Discussion in 'Fish Taxidermy' started by Gameovertaxidermy, Feb 26, 2012.

  1. A few weeks ago a customer came in and showed me a pic of his 14" brook trout and he wants a reproduction. I don't really need the pic because the fish had lost pretty much all its color and the fish saw the frying pan last summer.

    Now I have never done a brook trout & I need to order a reproduction blank.

    My questions are, does the sex affect the outward appearance of a brook trout like it does with other species?

    And what is a good video, paint schedule, ext for doing a brook trout reproduction?
  2. BMW

    BMW New Member

    I would start with checking out the awesome reference article in Breakthrough, Issue 98. There's also a very detailed paint schedule in the same issue by Jeff Mourning.
    Yes, the outward appearance of the fish is effected by the sex, most noticeably as the fish approaches maturity. Although there are others here that can provide better, more specific brook trout info, the most noticeable trait I would look for would be the longer hooked jaw in the male of the species. Hopefully Pescado will have some more info for ya.
    Good luck

  3. I was thinking it was a female because the jaw looked just like a female rainbow but I wasn't sure if brook trout were the same.
  4. Cecil

    Cecil Well-Known Member

    I don't know if this helps any but here are a couple of commercial quality brooks I did for a trout hatchery years back. The top one is male and the bottom one is a female. Both are spawning phase but as you can see the female is a more subtle in coloration.

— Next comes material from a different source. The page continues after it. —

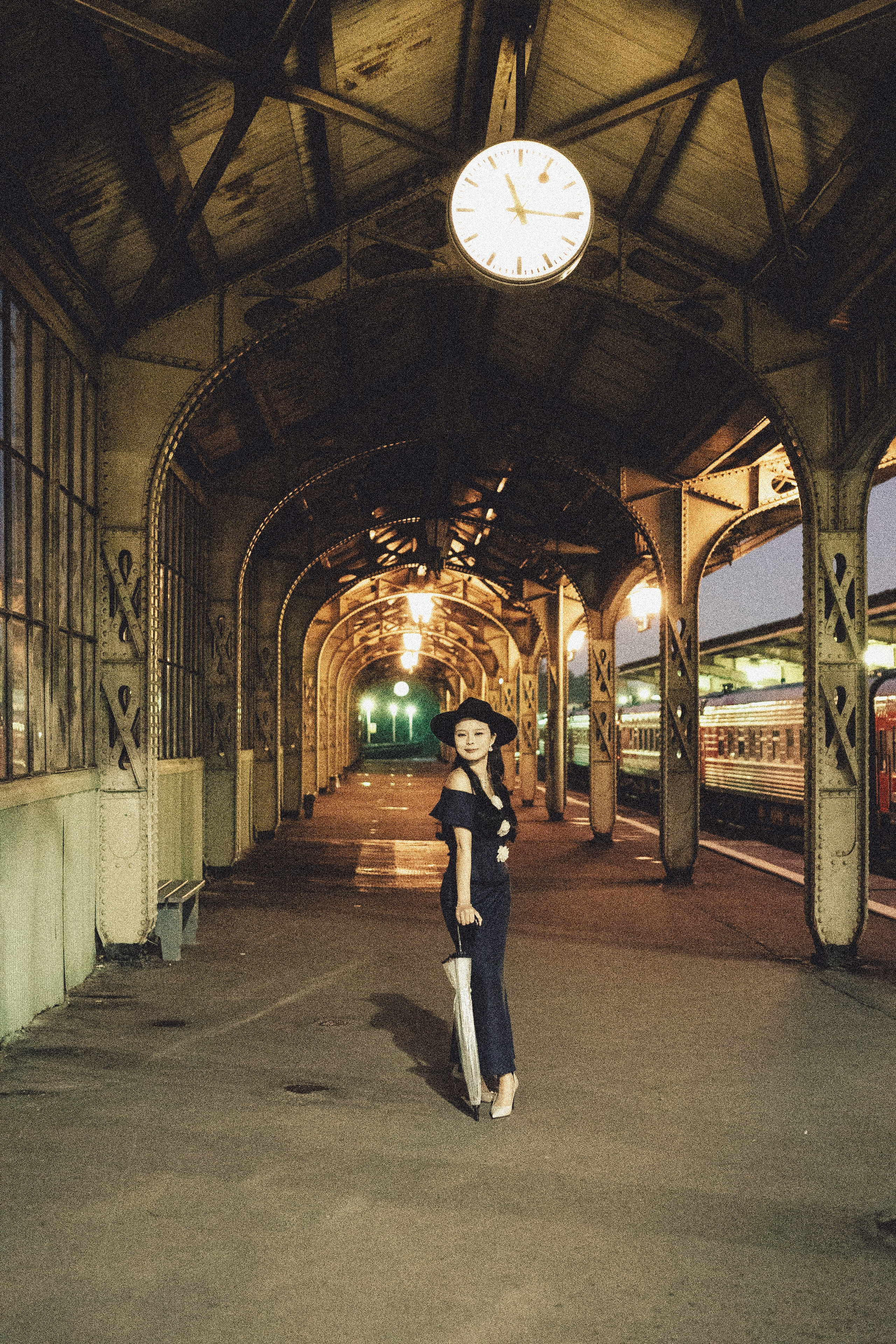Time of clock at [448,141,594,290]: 11:15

    If the trout farmer would have used a color enhancing diet the male would have been more intense and I would have painted him that way.

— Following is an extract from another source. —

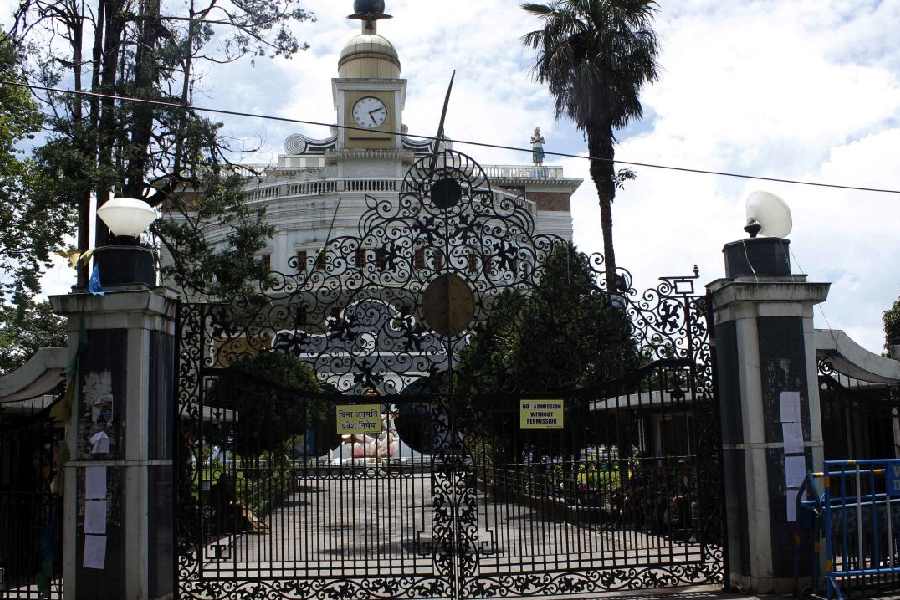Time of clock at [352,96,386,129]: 5:11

    Now that I look at them I'm kind of embarrassed as I do a much better job now on painting and anatomy.
  5. Thanks Cecil that clears up a lot. I'm pretty sure now it was a female. I was looking more at the jaw before and not the shape and length of the entire head. That would explain why his pic didn't look anything like most of the mounts and repro's I've seen, most of them were painted like the male. I thought it was way faded out, maybe it was a little faded but from your pic it looks like that's normal with the females.

    What time of year do they spawn and do the females change in coloration after? The one the customer caught was from mid summer.

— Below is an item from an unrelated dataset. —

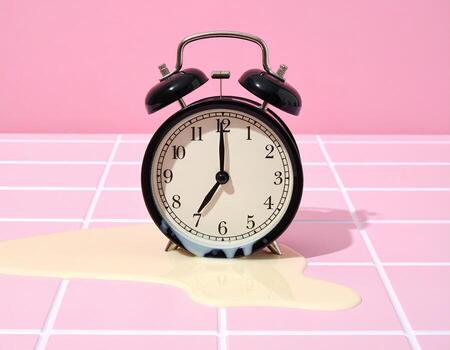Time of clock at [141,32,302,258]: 7:00
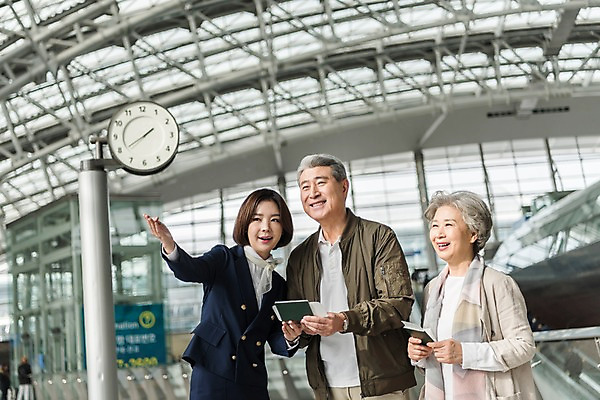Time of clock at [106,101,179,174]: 1:40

    They look good to me, especially for skin mounts. Funny though I say the same thing about my work even from a few years ago.
  6. Cecil

    Cecil Well-Known Member

    What time of year do they spawn? Which hemisphere are we talking? Sorry just kidding.

    They spawn in the fall. A summer fish of both sexes (at least in my ponds) is very subtle in color with a silver sheen. Very similar to Great Lakes lake trout in the summer. However stream fish tend to have more pronounced colors even in summer.
  7. Ok, it was a stream fish from the Straight River.

    Which hemisphere are we talking? I suppose they do vary quite a bit. How far north and south is their home range?
  8. Cecil

    Cecil Well-Known Member

    They have been naturalized to parts of the southern Hemisphere like Argentina and Chile. I think they may be in the mountains of South Africa too, but I'm not sure. Anyway, they spawn in the spring down there because obviously their seasons are the opposite of ours. Before photoperiod and temp manipulation and access to different strains, the way to get rainbows that spawned in the fall was to get eggs shipped up from the southern hemisphere. We're now spawning fish like Yellow Perch in the summer and winter vs. just the spring, not just trout. Photoperiod and temp manipulation is becoming more common place to produce different cohorts for a continuous supply of fish for the food market.

    I see Canada is now stocking triploid brook trout in some waters so they don't contaminate the native strains.